### PROBLEM DETAILS
Transcribe the entire Amazon S3 for Newbies post word for word, keeping every line, punctuation mark and emoticon unchanged.

[Opening EXCERPT section]

Amazon S3 for Newbies (Part 1)

Who hasn’t heard about the popular online data storage service called Amazon S3. But, as surprising as it may sound, not many people know how to use it. I became aware of this bitter truth as I struggled to find a video producer who could do two short tutorial videos on how to use this service, one aimed at newbies and another at intermediate or advanced level users.

I finally found someone on Warrior Forum and after some negotiations the deal was made. Below I present to you the first part of the video series which would explain to you how to get started with the Amazon S3 service. The second part would probably be available by next week!

If you want to download the video for offline viewing.

You will need to have either the free FLV Player or Real Player installed on your PC to view the Flash video!

As always, your comments are very much appreciated.

Below I list some helpful links with regards to Amazon S3. Hope you find them useful! :)

I would suggest you bookmark the most important ones ASAP.

a) Amazon S3 Homepage: You can use this to sign up with the service or login to your account:

b) S3Fox Organizer plugin for Firefox: This plugin makes Amazon S3 user-friendly by presenting it to you in a ‘FTP’ style interface (I hope you are acquainted with free FTP tools such as Filezilla or sharewares such as CuteFTP or Fetch for Mac users), like this:

Download and run the .xpi file using Firefox, and it would be installed! Then you can access the plugin from the menu bar; go to Tools=>S3 Organizer!

I don’t normally use FF much but it looks like I need to use it every time I want to use Amazon S3. :P

The FF plugin would ask the following information from you:

1. Account name: Your account name is the email address you use to sign in to your Amazon S3 account!

2. Access Key and Secret key: You can get your keys here!

If you have multiple Amazon S3 accounts, you can add them all to this plugin!

Something that is not probably discussed in the video but I would like to point out: whenever you connect to the service using the S3Fox Organizer plugin, always use the secure, https:// protocol, no matter whether you download anything from your Amazon S3 account or upload something to it.

To use secure mode, just click on the Preferences tab of the plugin and check the option “Use secure transfer (https).” If you’re using a shared computer, you have even more reasons to use the secure mode!

[Closing EXCERPT section]
[Opening DATA BLOCK section]

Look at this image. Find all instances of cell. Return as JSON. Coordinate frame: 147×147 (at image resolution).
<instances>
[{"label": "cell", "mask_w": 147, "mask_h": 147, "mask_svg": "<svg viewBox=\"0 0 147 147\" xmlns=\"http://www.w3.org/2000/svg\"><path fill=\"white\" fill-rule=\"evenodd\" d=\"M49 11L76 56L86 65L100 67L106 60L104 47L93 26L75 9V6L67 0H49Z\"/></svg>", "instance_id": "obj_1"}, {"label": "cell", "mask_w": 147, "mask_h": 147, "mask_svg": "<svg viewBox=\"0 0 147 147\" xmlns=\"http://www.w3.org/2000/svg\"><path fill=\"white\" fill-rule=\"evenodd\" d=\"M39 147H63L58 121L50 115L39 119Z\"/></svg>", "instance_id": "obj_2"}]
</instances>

[Closing DATA BLOCK section]

### EXERCISE SOLUTION
Amazon S3 for Newbies (Part 1)

Who hasn’t heard about the popular online data storage service called Amazon S3. But, as surprising as it may sound, not many people know how to use it. I became aware of this bitter truth as I struggled to find a video producer who could do two short tutorial videos on how to use this service, one aimed at newbies and another at intermediate or advanced level users.

I finally found someone on Warrior Forum and after some negotiations the deal was made. Below I present to you the first part of the video series which would explain to you how to get started with the Amazon S3 service. The second part would probably be available by next week!

If you want to download the video for offline viewing.

You will need to have either the free FLV Player or Real Player installed on your PC to view the Flash video!

As always, your comments are very much appreciated.

Below I list some helpful links with regards to Amazon S3. Hope you find them useful! :)

I would suggest you bookmark the most important ones ASAP.

a) Amazon S3 Homepage: You can use this to sign up with the service or login to your account:

b) S3Fox Organizer plugin for Firefox: This plugin makes Amazon S3 user-friendly by presenting it to you in a ‘FTP’ style interface (I hope you are acquainted with free FTP tools such as Filezilla or sharewares such as CuteFTP or Fetch for Mac users), like this:

Download and run the .xpi file using Firefox, and it would be installed! Then you can access the plugin from the menu bar; go to Tools=>S3 Organizer!

I don’t normally use FF much but it looks like I need to use it every time I want to use Amazon S3. :P

The FF plugin would ask the following information from you:

1. Account name: Your account name is the email address you use to sign in to your Amazon S3 account!

2. Access Key and Secret key: You can get your keys here!

If you have multiple Amazon S3 accounts, you can add them all to this plugin!

Something that is not probably discussed in the video but I would like to point out: whenever you connect to the service using the S3Fox Organizer plugin, always use the secure, https:// protocol, no matter whether you download anything from your Amazon S3 account or upload something to it.

To use secure mode, just click on the Preferences tab of the plugin and check the option “Use secure transfer (https).” If you’re using a shared computer, you have even more reasons to use the secure mode!